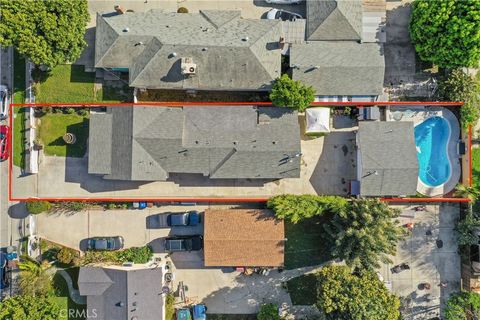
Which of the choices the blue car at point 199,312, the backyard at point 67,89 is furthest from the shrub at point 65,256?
A: the backyard at point 67,89

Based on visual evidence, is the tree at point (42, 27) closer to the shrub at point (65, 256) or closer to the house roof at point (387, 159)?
the shrub at point (65, 256)

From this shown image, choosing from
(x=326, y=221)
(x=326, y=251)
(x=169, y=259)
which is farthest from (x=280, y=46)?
(x=169, y=259)

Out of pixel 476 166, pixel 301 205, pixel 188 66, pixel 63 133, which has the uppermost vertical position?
pixel 188 66

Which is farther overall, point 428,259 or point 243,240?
point 428,259

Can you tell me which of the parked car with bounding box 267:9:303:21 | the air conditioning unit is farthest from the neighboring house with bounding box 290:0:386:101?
the air conditioning unit

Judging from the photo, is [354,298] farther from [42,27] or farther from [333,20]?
[42,27]

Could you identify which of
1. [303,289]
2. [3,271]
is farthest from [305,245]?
[3,271]

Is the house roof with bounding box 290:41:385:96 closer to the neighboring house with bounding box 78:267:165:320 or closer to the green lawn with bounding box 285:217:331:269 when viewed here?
the green lawn with bounding box 285:217:331:269
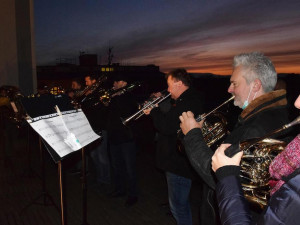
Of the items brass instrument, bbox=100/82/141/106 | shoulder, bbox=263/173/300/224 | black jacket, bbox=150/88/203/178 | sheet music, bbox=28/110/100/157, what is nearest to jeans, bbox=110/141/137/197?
brass instrument, bbox=100/82/141/106

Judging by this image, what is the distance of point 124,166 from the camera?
15.5ft

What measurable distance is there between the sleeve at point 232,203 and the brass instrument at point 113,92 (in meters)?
3.26

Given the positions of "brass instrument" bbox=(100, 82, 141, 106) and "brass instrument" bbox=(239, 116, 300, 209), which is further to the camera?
"brass instrument" bbox=(100, 82, 141, 106)

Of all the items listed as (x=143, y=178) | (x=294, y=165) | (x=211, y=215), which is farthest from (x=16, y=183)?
(x=294, y=165)

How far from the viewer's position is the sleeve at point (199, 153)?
5.96 ft

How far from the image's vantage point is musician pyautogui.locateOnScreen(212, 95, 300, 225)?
38.4 inches

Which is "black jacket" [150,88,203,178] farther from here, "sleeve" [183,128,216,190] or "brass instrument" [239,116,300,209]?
"brass instrument" [239,116,300,209]

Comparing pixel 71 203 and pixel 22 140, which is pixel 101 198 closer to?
pixel 71 203

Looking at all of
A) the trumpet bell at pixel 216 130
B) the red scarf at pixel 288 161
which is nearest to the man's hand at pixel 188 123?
the trumpet bell at pixel 216 130

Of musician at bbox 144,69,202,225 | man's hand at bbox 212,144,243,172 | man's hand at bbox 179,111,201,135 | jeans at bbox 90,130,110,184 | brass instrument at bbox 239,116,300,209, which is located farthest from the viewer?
jeans at bbox 90,130,110,184

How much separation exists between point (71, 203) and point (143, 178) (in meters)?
1.78

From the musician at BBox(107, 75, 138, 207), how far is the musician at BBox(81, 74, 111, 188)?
266mm

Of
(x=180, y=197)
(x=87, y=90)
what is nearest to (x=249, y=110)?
(x=180, y=197)

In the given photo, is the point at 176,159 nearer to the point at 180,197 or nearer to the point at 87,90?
the point at 180,197
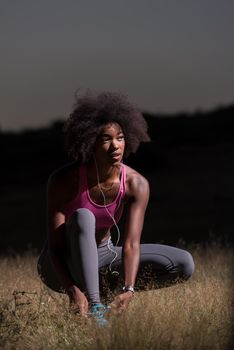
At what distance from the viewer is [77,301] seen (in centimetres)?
555

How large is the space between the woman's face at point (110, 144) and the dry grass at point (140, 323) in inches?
31.1

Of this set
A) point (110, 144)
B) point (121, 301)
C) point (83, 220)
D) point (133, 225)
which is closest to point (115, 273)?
point (133, 225)

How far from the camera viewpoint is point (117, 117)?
18.9ft

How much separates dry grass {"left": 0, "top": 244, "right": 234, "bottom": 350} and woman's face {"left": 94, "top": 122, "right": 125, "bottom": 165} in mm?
791

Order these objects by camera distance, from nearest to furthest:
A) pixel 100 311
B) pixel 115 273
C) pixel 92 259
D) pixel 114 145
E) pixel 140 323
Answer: pixel 140 323, pixel 100 311, pixel 92 259, pixel 114 145, pixel 115 273

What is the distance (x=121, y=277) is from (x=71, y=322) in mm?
527

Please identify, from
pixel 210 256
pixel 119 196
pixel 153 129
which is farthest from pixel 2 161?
pixel 119 196

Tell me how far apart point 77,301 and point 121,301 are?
227 millimetres

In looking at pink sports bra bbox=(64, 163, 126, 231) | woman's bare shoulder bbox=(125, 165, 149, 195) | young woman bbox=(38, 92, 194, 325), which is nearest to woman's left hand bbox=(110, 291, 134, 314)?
young woman bbox=(38, 92, 194, 325)

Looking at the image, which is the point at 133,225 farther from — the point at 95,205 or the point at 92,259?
the point at 92,259

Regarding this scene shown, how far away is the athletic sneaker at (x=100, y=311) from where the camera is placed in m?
5.23

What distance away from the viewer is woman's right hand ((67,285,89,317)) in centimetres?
550

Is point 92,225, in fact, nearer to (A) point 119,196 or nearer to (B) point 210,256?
(A) point 119,196

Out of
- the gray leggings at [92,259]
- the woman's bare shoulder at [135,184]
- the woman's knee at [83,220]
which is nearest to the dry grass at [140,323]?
the gray leggings at [92,259]
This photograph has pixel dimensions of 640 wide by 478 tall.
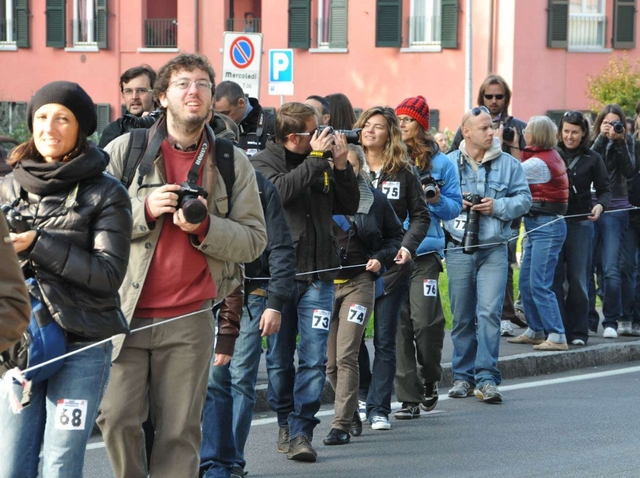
====
> Brief
From the data above, copy each line containing the word "grass". Case must match.

> In response
How large is the space between the woman's face at point (110, 144) and the dry grass at point (140, 323) in inches?
How much separates dry grass {"left": 0, "top": 244, "right": 234, "bottom": 350} and woman's face {"left": 94, "top": 122, "right": 125, "bottom": 165} in mm?
which is nearest to the dry grass at [140,323]?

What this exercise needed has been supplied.